Le contraire des sciences humaines en général, c’est la science sacrée ; et nulle autre qui soit pleinement humaine. Le contraire de la science sacrée, c’est donc, en particulier, les soi-disant sciences de l’homme.

Quoi de plus facile, quoi de plus déroutant, de plus pervers que d’objectiver le sujet, de dépersonnaliser la personne et le personnel, de construire un système à partir d’un antisystème et un discours sur un antidiscours, puis de substituer l’idole à la réalité ! Au bout du compte, quelque néo-gnose, prétendument venue d’Extrême-Occident, contredira la gnose en la contrefaisant. Mais, quand les hommes d’équipage jouent avec l’albatros, ses ailes de géant l’empêchent de marcher. Quant à voler…

Or le deuxième moment de la démarche n’est pas inhérent au premier, quoique le danger menace de céder à l’élan. Mais, une fois évités le concordisme et la récupération, il reste licite de réfléchir intellectuellement sur des données qui s’annoncent incapables d’une conceptualisation et d’une verbalisation adéquates — qui, par conséquent, ne sont jamais entièrement données — et de poser ce caractère de nécessaire partialité comme l’un des éléments, voire la clef de voûte, du système, du discours où cette réflexion s’organise ; comme son point de fuite, pour changer d’image. Démarche licite sur pareil parcours, et même heureuse. En effet, cette reconnaissance du sacré par le profane, de l’homme intégral par les sciences humaines, dans leur impuissance relative, ne rend pas seulement hommage à la vérité. Puisque cette vérité, avec les vérités subsidiaires qui en émanent, est vivante, exigeante, attrayante, magnétique de même que toute vie — et cette vie-là anime tout —, de l’affirmer et de confesser un échec à la posséder tout entière, c’est d’un coup la désigner aux distraits ; c’est, d’autre part, indiquer une autre voie d’accès, que sa vue d’ailleurs éclaire. Par analogie. Par l’analogie qui sera le sésame du cercle intime au domaine de la connaissance, d’où s’accomplit le tour du propriétaire. Le domaine de la connaissance s’élargit alors aux dimensions de la réalité ; ou vice versa. D’une méthodologie fondée sur l’analogie s’induit une théorie de la connaissance qui habilite l’imagination et le désir et s’exhale une métaphysique de la volonté et de la représentation. La théologie ne réfère désormais qu’à la Sagesse et la théodicée au Vide, la morale à la sagesse et au vide : « théosophie », renseignera l’étiquette.

J’anticipe.

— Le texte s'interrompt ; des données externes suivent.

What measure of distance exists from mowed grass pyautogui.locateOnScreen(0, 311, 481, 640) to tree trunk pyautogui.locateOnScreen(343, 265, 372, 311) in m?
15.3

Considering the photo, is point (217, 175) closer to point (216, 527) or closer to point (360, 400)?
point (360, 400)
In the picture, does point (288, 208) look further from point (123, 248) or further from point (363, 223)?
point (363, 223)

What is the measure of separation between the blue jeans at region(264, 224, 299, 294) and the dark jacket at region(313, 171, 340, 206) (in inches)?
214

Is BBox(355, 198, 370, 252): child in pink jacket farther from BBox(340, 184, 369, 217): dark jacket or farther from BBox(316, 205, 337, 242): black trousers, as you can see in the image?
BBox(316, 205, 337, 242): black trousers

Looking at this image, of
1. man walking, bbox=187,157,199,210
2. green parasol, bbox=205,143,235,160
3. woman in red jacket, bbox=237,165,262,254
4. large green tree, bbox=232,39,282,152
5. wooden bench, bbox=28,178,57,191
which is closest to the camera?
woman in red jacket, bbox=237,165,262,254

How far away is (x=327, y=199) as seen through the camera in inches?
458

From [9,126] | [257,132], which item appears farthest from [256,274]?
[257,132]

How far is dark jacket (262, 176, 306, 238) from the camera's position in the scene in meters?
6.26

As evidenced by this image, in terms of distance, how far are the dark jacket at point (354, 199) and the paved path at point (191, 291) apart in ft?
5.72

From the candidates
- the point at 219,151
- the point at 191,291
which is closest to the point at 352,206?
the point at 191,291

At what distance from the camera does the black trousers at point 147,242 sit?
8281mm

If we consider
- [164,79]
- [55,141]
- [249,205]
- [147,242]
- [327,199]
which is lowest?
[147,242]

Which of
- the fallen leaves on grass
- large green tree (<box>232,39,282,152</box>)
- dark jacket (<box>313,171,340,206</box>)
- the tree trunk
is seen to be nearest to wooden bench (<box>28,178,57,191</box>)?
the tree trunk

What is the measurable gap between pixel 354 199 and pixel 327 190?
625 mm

J’anticipe sur le propos de définition et de logique que je vais rappeler et sur la philosophie que j’en tirerai, développé l’un et implicite l’autre dans le livre de René Alleau.

Le symbolisme et la science

La Science des symboles porte en sous-titre : Contribution à l’étude des principes et des méthodes de la symbolique générale.

Cette contribution est aussi et d’abord une introduction. René Alleau aimerait qu’on la dît un isagoge ; il apprécierait sans doute moins qu’on parlât en l’espèce d’une initiation, car c’est d’une initiation intellectuelle qu’il s’agit, et un chapitre de son livre insinue que cette formule serait pur non-sens. Puisse le lecteur avoir pressenti de quel genre est l’ouvrage et de quelle longue portée. La symbolique générale, ou la science des symboles (acceptons l’équivalence par provision), ne doit pas être confondue avec le symbolisme. Ce terme, désignant exactement l’usage de ces signes connus dès la plus lointaine préhistoire, convient seulement à la matière et aux objets de cette discipline scientifique nouvelle apparue voilà une vingtaine d’années à peine en France, en Suisse, en Belgique et au Canada. Elle s’est édifiée peu à peu, grâce à la collaboration de spécialistes des sciences humaines, mathématiques et physiques, appartenant, pour la plupart, aux milieux universitaires.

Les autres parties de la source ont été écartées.